In places like South Africa especially in the black communities when you come out of the closet and say you are a full blown Atheist they start deserting you and telling each other that you are satanic and got possessed by forces of the dark.. Worse part, I only listen to heavymetal rock and have posters of Slayer and Black Sabbath on my bedroom wall.. And yeah, after going through that process of being named Luciferian, I decided its better if I keep my thoughts a secret..
Well I have to make sure I restrain myself sometimes -- isn't always easy to do.
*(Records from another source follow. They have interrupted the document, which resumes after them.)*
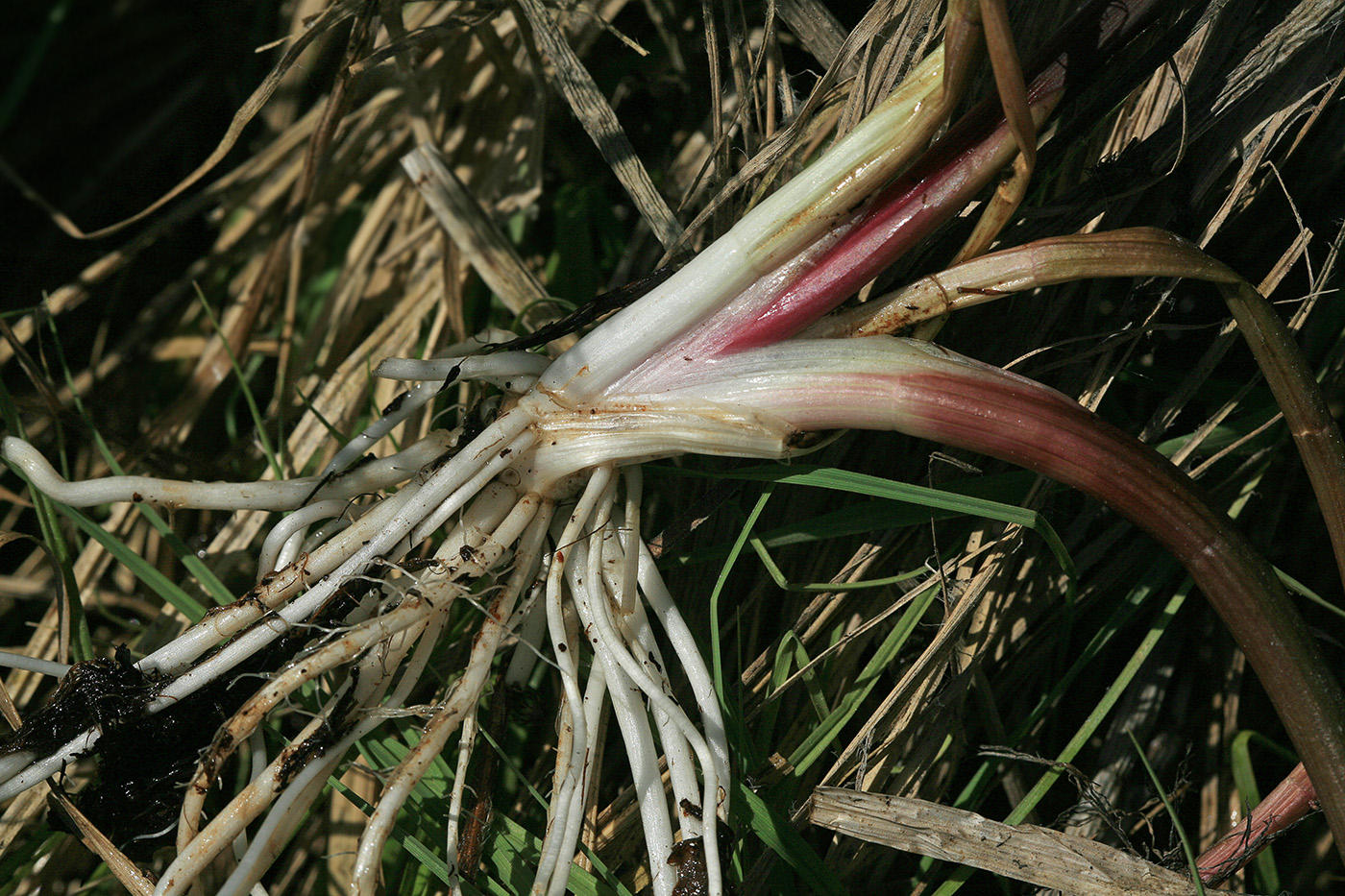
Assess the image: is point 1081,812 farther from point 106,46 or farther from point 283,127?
point 106,46

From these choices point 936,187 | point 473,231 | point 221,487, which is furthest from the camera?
point 473,231

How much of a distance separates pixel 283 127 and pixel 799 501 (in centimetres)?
131

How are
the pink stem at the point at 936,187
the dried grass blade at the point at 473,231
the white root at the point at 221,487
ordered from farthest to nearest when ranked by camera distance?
the dried grass blade at the point at 473,231
the white root at the point at 221,487
the pink stem at the point at 936,187

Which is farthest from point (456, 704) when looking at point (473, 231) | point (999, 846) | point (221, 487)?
point (473, 231)

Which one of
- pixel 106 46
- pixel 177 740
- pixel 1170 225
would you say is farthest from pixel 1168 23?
pixel 106 46

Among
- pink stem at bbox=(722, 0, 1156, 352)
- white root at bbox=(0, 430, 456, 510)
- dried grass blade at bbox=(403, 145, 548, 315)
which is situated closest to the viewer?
pink stem at bbox=(722, 0, 1156, 352)

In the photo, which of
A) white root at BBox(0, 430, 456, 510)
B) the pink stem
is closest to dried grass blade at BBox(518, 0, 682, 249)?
the pink stem

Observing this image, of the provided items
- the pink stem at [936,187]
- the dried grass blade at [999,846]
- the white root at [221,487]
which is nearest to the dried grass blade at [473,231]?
the white root at [221,487]

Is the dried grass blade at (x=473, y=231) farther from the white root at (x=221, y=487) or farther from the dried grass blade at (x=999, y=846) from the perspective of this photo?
the dried grass blade at (x=999, y=846)

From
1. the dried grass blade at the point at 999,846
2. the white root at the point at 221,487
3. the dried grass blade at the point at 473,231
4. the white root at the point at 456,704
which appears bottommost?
the dried grass blade at the point at 999,846

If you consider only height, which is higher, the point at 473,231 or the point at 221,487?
the point at 473,231

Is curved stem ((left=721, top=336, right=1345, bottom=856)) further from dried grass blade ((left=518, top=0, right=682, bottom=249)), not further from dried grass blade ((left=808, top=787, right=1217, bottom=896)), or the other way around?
dried grass blade ((left=518, top=0, right=682, bottom=249))

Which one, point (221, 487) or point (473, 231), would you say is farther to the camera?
point (473, 231)

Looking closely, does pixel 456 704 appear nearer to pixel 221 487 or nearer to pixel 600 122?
pixel 221 487
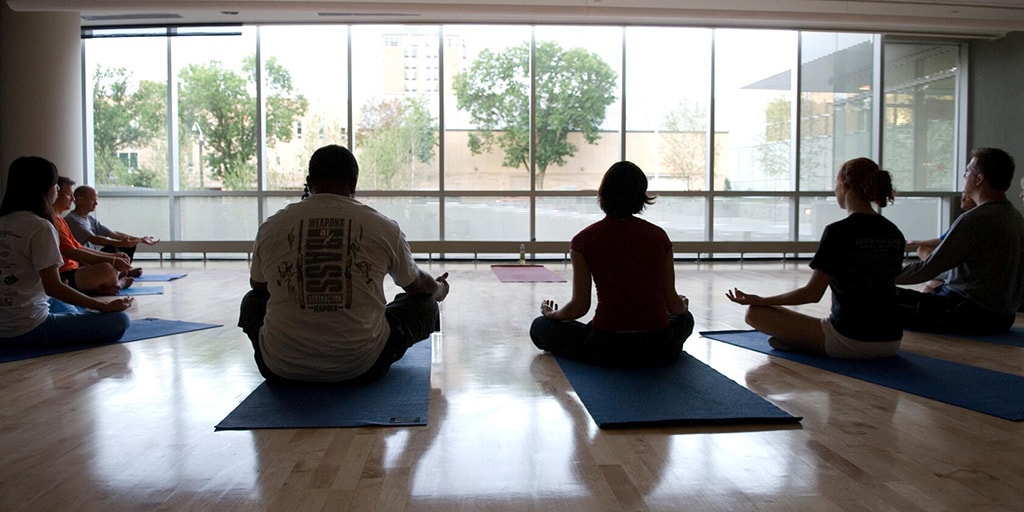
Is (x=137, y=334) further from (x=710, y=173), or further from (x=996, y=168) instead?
(x=710, y=173)

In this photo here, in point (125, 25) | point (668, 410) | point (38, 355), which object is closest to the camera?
point (668, 410)

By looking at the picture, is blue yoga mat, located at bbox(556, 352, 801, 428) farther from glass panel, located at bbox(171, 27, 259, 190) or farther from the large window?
glass panel, located at bbox(171, 27, 259, 190)

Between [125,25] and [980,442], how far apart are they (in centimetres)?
978

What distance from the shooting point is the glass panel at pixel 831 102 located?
376 inches

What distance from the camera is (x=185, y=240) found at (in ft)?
30.3

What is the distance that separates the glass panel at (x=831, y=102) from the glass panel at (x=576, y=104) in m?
2.56

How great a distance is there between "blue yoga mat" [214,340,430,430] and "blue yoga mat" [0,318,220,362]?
1.42 meters

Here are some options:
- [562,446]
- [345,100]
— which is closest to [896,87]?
[345,100]

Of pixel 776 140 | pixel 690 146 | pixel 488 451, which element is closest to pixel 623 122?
pixel 690 146

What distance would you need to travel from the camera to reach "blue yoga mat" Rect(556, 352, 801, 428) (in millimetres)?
2246

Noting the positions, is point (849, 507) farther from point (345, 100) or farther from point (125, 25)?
point (125, 25)

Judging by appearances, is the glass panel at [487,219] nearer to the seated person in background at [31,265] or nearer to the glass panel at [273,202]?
the glass panel at [273,202]

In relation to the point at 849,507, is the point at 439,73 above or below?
above

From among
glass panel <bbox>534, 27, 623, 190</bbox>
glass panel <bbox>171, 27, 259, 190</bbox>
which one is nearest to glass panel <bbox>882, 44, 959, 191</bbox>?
glass panel <bbox>534, 27, 623, 190</bbox>
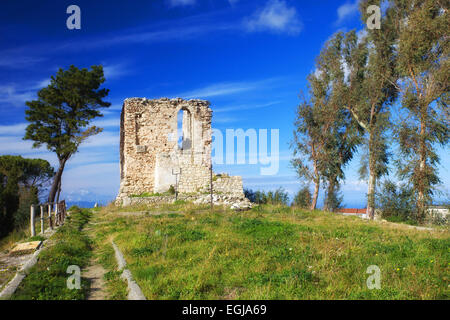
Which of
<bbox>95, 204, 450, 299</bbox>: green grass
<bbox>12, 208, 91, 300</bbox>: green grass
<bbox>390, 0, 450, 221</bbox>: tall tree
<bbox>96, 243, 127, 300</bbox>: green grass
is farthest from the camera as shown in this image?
<bbox>390, 0, 450, 221</bbox>: tall tree

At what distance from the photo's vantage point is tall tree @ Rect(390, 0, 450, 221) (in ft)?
54.2

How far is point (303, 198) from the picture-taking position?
2377 centimetres

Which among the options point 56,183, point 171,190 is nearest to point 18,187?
point 56,183

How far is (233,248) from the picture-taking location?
749 centimetres

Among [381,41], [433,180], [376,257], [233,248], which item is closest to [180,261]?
[233,248]

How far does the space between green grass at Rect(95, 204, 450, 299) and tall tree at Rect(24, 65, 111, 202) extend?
17800 millimetres

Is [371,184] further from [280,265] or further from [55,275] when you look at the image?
[55,275]

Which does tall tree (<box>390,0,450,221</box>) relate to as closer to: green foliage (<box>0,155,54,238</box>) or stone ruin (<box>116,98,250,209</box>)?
stone ruin (<box>116,98,250,209</box>)

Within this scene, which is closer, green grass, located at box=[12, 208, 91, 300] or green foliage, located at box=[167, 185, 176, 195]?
green grass, located at box=[12, 208, 91, 300]

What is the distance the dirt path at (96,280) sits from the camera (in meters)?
5.40

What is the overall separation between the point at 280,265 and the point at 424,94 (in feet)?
51.7

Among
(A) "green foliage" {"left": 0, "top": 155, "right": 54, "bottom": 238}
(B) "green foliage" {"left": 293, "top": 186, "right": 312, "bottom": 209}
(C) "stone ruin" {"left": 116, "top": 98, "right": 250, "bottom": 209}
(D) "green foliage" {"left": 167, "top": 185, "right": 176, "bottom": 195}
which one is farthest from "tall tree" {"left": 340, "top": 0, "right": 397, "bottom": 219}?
(A) "green foliage" {"left": 0, "top": 155, "right": 54, "bottom": 238}

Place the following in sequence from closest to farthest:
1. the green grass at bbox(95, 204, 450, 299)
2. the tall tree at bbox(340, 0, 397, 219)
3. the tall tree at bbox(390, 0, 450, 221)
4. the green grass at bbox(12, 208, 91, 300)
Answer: the green grass at bbox(95, 204, 450, 299) < the green grass at bbox(12, 208, 91, 300) < the tall tree at bbox(390, 0, 450, 221) < the tall tree at bbox(340, 0, 397, 219)
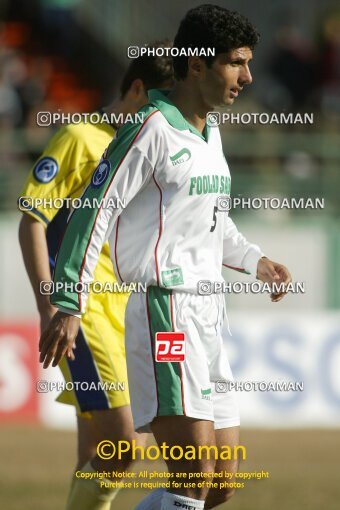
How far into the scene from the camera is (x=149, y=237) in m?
4.22

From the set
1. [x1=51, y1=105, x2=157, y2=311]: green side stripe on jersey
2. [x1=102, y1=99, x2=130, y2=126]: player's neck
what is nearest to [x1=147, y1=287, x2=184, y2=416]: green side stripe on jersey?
[x1=51, y1=105, x2=157, y2=311]: green side stripe on jersey

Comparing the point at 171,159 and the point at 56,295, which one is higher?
the point at 171,159

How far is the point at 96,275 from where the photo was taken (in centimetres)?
520

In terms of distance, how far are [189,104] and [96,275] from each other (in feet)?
3.69

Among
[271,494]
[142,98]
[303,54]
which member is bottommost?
[271,494]

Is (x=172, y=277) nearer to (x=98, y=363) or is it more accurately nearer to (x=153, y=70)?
(x=98, y=363)

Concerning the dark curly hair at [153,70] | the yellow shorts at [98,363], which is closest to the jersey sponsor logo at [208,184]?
the dark curly hair at [153,70]

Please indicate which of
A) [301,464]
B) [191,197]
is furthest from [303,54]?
[191,197]

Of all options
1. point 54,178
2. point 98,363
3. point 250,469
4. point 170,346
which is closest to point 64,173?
point 54,178

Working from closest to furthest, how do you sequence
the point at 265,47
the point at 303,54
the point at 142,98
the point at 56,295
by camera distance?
the point at 56,295 → the point at 142,98 → the point at 303,54 → the point at 265,47

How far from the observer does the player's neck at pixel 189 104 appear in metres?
4.36

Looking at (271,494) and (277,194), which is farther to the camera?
(277,194)

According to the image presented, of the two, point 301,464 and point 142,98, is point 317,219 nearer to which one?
point 301,464

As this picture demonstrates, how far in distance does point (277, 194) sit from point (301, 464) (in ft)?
11.5
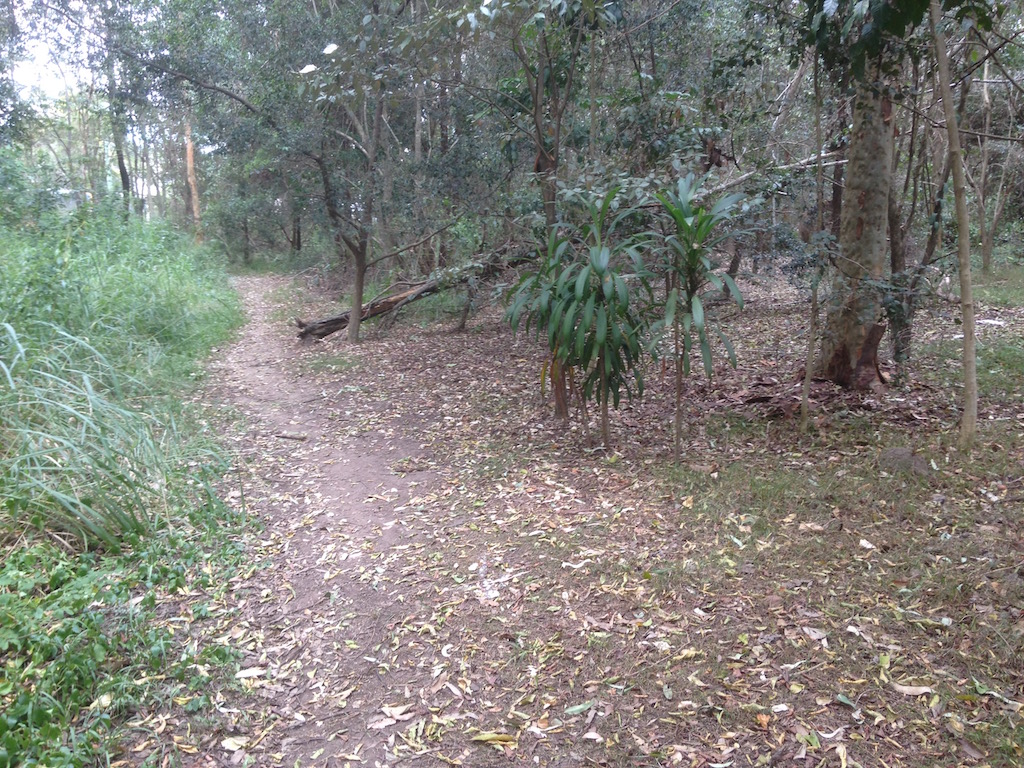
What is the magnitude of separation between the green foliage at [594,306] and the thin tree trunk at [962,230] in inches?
68.0

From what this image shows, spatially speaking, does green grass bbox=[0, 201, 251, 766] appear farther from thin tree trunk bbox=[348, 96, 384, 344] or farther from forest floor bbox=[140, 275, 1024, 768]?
thin tree trunk bbox=[348, 96, 384, 344]

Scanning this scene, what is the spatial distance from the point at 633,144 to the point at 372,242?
8.58 meters

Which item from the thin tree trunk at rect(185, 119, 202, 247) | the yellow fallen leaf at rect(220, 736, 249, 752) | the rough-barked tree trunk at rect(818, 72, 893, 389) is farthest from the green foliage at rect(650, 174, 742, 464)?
the thin tree trunk at rect(185, 119, 202, 247)

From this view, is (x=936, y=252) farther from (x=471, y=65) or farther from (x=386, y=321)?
(x=386, y=321)

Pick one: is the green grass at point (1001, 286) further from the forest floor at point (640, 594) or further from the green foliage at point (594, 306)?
the green foliage at point (594, 306)

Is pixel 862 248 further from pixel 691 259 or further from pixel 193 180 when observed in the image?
pixel 193 180

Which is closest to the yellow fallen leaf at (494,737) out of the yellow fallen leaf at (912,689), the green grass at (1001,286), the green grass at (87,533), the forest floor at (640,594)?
the forest floor at (640,594)

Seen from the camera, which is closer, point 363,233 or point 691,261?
point 691,261

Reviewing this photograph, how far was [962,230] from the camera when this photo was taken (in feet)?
12.4

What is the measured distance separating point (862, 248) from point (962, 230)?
137 cm

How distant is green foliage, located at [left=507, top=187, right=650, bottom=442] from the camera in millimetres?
4492

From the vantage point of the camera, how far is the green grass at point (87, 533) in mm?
2525

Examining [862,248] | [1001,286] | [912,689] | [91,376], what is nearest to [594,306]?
[862,248]

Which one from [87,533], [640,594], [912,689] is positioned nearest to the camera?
[912,689]
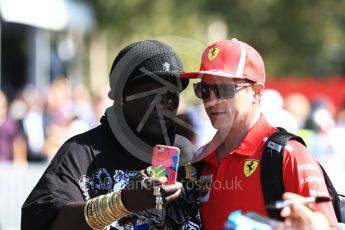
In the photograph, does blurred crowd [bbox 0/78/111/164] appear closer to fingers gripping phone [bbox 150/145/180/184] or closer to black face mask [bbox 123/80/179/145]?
black face mask [bbox 123/80/179/145]

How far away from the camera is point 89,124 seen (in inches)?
516

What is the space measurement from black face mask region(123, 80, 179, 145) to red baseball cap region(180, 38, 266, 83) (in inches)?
6.4

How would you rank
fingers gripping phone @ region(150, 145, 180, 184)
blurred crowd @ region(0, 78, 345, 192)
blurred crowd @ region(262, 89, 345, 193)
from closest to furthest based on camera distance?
fingers gripping phone @ region(150, 145, 180, 184)
blurred crowd @ region(262, 89, 345, 193)
blurred crowd @ region(0, 78, 345, 192)

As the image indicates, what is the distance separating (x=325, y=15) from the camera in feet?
92.3

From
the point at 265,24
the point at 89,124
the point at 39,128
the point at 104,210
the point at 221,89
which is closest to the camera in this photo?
the point at 104,210

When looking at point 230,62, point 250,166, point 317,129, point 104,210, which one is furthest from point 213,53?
point 317,129

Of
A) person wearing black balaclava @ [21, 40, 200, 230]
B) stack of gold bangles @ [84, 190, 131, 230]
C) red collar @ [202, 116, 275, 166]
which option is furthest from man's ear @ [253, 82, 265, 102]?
stack of gold bangles @ [84, 190, 131, 230]

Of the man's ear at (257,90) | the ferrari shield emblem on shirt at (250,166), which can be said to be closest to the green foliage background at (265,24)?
the man's ear at (257,90)

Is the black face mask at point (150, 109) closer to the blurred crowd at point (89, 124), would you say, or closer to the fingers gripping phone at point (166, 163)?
the fingers gripping phone at point (166, 163)

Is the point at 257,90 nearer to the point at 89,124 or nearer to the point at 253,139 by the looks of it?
the point at 253,139

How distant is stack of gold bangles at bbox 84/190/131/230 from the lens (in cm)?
373

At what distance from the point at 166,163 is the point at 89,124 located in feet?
31.3

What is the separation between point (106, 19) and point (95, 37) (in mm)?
2697

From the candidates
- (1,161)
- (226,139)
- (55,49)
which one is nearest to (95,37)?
(55,49)
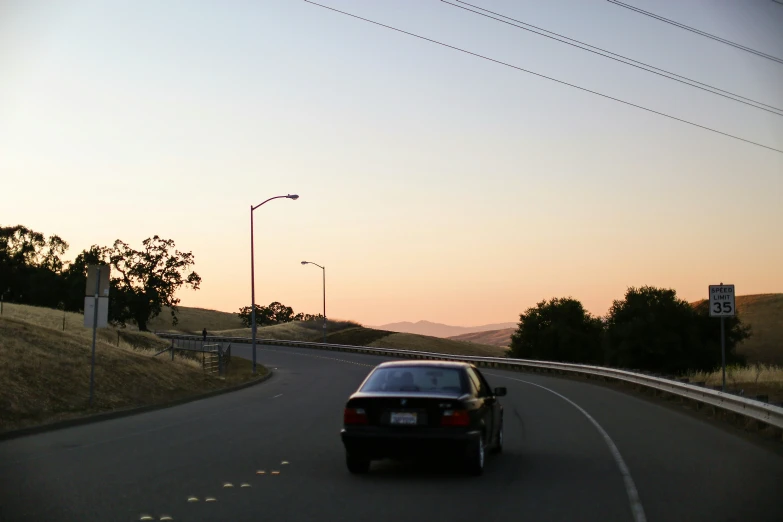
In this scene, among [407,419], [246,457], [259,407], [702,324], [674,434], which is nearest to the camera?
[407,419]

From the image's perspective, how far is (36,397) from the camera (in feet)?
70.8

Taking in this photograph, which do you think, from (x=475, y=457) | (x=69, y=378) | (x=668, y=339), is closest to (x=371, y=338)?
(x=668, y=339)

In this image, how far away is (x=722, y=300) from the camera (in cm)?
2388

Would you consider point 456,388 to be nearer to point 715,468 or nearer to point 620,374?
point 715,468

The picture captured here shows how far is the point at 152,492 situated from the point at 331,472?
2463mm

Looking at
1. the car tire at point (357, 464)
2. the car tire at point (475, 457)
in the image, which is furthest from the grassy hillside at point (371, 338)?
the car tire at point (475, 457)

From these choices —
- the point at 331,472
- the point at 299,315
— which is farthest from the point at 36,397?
the point at 299,315

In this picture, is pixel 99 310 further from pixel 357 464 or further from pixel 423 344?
pixel 423 344

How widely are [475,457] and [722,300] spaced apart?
15181 mm

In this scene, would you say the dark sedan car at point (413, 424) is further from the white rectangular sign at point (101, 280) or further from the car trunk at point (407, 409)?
the white rectangular sign at point (101, 280)

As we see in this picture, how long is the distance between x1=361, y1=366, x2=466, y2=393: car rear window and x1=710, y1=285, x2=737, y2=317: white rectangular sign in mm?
14102

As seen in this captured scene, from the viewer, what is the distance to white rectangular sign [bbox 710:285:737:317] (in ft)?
77.9

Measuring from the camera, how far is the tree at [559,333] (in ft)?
305

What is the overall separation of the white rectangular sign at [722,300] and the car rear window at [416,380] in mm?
14102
I'm very much in the closet. My wife has no idea. The only people who know are a couple of people I work with that are of similar belief. We all work in this small southern town where there are 7 churches and no stoplights. I quit believig about 2 years ago (I think I disbelieved longer than that but didn't really come to grips with it until then) My wife has been a believer since childhood and is actually a very strong rational thinker but refuses to apply it to her beliefs as that might "lead me down Satan's path" (her words). We live with her mother who is 80 years old and has the logical reasoning skills of a 3 year old. (Anything she doesn't understand is "stupid!") THis woman sends a total of about $100 a month to various televangelists. I know i'm being dishonest and living a lie but at the same time.......it's just hard. I feel like that if I came out to my wife she'd divorce me and keep my son away. The first part would hurt, but I could live with it. That boy of mine, however, is my universe....I guess as a parent you have to make a lot of decisions and do things that don't make a whole lot of sense. I guess I'd rather be here to protect him from the full force of the crazy than to let him get it undiluted. But at least somebody in my real life knows what i'm going through and can sympathize.